## [Aim]
Copy the records below word for word, beginning at the line that contains "In this image, which of" and continuing through the end of the records.

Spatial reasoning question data
___
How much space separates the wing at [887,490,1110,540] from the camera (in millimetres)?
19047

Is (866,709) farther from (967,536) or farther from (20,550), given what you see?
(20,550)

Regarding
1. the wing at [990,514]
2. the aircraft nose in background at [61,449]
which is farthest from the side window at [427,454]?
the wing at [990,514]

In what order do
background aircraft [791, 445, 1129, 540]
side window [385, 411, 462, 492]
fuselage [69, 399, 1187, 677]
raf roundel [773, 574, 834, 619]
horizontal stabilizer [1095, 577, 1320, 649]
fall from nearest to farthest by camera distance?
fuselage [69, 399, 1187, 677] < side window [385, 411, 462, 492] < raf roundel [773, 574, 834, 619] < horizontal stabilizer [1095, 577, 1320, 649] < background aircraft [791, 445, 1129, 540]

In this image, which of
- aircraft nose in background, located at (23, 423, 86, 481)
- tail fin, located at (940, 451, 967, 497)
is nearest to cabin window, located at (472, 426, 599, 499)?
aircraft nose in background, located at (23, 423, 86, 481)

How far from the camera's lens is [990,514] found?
___
## [Task output]
In this image, which of
- aircraft nose in background, located at (23, 423, 86, 481)
- tail fin, located at (940, 451, 967, 497)
is nearest to cabin window, located at (472, 426, 599, 499)?
aircraft nose in background, located at (23, 423, 86, 481)

How far from the camera's lens is [990,514] found?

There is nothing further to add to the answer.